Noir's module system follows the same convention as the newer version of Rust's module system.

## Purpose of Modules

Modules are used to organise files. Without modules all of your code would need to live in a single file. In Noir, the compiler foes not automatically scan all of your files to detect modules. This must be done explicitly by the developer.

## Examples

### Importing a module in the crate root

Filename : src/main.nr

mod foo;

fn main() {
foo::hello_world();
}


Filename : src/foo.nr

fn from_foo() {}


In the above snippet, the crate root is the src/main.nr file. The compiler sees the module declaration mod foo which prompts it to look for a foo.nr file.

Visually this module hierarchy looks like the following :

crate
├── main
│
└── foo
└── from_foo



### Sub-modules

Filename : src/main.nr

mod foo;

fn main() {
foo::from_foo();
}


Filename : src/foo.nr

mod bar;
fn from_foo() {}


Filename : src/foo/bar.nr

fn from_bar() {}


In the above snippet, we have added an extra module to the module tree; bar. bar is a submodule of foo hence we declare bar in foo.nr with mod bar. Since foo is not the crate root, the compiler looks for the file associated with the bar module in src/foo/bar.nr

Visually the module hierarchy looks as follows:

crate
├── main
│
└── foo
├── from_foo
└── bar
└── from_bar


# Dependencies

Nargo allows you to upload packages to GitHub and use them as dependencies.

## Specifying a dependency

hello_world = { tag = "v0.5", git = "https://github.com/kevaundray/hello-world-noir"}


Specifying a dependency requires a tag to a specific commit and the git url to the url containing the package.

Currently, there are no requirements on the tag contents.
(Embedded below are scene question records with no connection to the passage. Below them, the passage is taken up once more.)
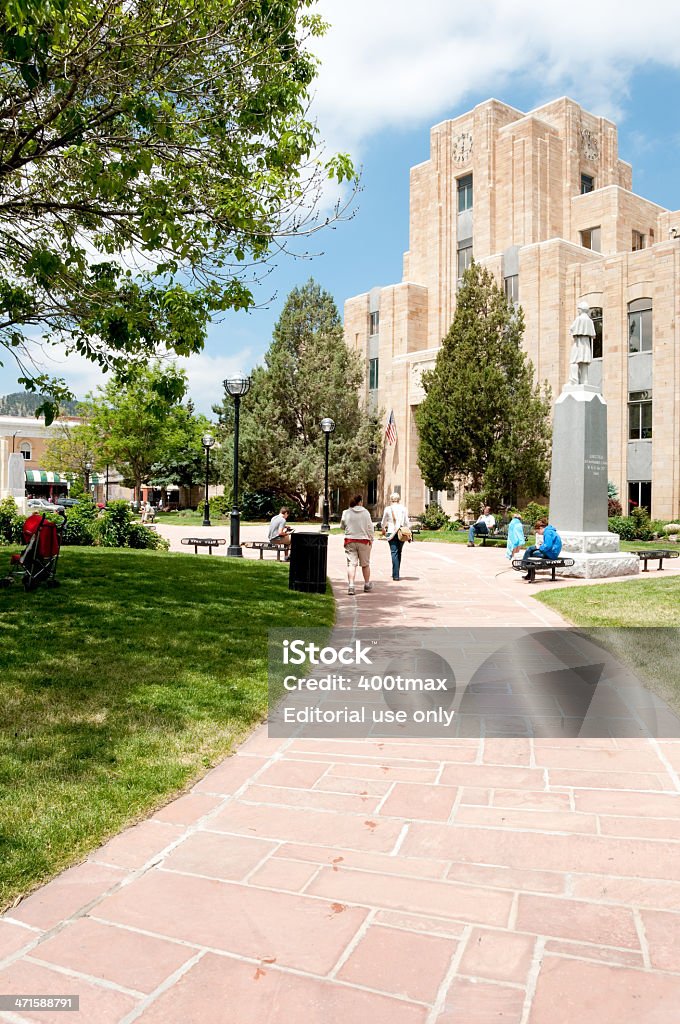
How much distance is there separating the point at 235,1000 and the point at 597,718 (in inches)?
148

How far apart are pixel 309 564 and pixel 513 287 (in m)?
30.4

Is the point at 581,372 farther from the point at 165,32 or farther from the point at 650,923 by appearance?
the point at 650,923

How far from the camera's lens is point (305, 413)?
42250 millimetres

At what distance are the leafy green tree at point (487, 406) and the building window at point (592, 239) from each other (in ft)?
34.4

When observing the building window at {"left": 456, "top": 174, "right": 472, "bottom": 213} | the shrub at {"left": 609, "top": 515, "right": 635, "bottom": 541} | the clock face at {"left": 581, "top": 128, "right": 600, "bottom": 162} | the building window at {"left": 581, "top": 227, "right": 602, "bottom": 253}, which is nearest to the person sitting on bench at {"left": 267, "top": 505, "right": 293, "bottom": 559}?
the shrub at {"left": 609, "top": 515, "right": 635, "bottom": 541}

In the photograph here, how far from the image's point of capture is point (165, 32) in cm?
817

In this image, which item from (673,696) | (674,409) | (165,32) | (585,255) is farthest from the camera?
(585,255)

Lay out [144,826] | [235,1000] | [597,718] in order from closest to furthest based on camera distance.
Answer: [235,1000] < [144,826] < [597,718]

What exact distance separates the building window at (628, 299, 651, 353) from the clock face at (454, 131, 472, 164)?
15.6 metres

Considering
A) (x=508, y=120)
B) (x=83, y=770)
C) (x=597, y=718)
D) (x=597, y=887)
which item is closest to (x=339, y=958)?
(x=597, y=887)

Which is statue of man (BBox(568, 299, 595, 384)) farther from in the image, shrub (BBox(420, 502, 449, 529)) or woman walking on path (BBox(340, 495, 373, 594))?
shrub (BBox(420, 502, 449, 529))

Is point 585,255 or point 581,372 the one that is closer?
point 581,372

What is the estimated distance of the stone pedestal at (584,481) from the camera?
630 inches

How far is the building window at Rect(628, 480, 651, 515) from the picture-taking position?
33.0 meters
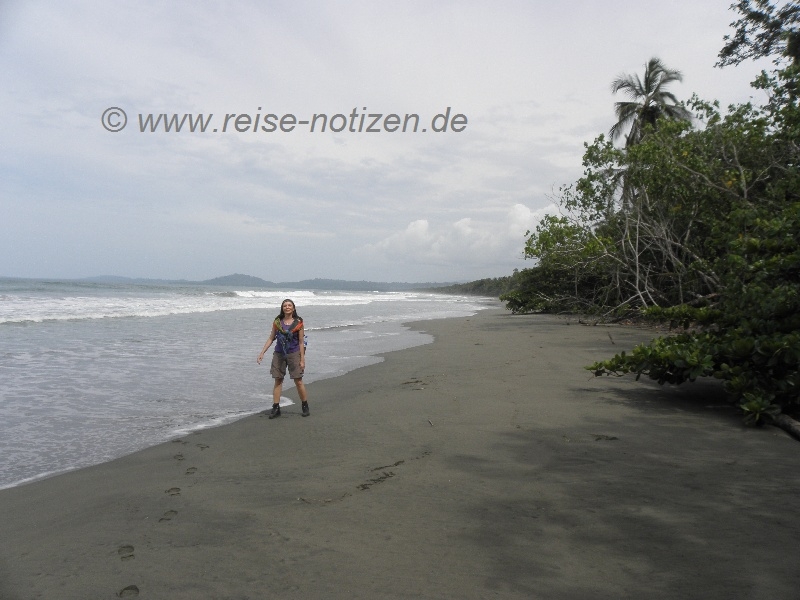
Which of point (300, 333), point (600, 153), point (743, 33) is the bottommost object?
point (300, 333)

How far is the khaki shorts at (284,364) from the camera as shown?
6.82 meters

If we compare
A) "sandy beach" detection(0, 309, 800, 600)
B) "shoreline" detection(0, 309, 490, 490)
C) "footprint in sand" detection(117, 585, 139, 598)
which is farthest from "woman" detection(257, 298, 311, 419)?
"footprint in sand" detection(117, 585, 139, 598)

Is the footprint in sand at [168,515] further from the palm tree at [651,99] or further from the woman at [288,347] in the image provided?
the palm tree at [651,99]

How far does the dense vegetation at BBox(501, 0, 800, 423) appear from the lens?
223 inches

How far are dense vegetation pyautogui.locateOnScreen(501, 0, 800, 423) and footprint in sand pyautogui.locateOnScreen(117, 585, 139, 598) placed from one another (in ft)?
16.3

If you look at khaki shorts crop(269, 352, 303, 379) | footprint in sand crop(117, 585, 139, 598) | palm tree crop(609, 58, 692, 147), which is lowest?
footprint in sand crop(117, 585, 139, 598)

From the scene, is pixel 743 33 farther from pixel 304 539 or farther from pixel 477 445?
pixel 304 539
If requirements are added, it would follow semver 2.0 guidelines.

Note: Without a tag , there would be no versioning and dependencies would change each time you compile your project.

## ACIR (Abstract Circuit Intermediate Representation)

The purpose of ACIR is to act as an intermediate layer between the proof system that Noir chooses to compile to and the Noir syntax. This separation between proof system and programming language, allows those who want to integrate proof systems to have a stable target, moreover it allows the frontend to compile to any ACIR compatible proof system.

ACIR additionally allows proof systems to supply a fixed list of optimised blackbox functions that the frontend can access. Examples of this would be SHA256, PEDERSEN and SCHNORRSIGVERIFY.

# Features Coming Soon

### If Statement / Ternary Expression

It is possible to emulate conditional branching with a multiplexer in Noir as of writing. However, this may not be intuitive for most. This can be sugared with an if statement or a ternary expression.

### Structures

Currently only primitives types are available. This does not hinder expressiveness, however for large circuits, readability will be harmed without structs.

### Isize

Signed integers such as i32 and i64 allow one to express more circuits.

### Recursion

Recursion is becoming feasible in circuits, hence Noir will have native support for it. Currently, only composition is supported.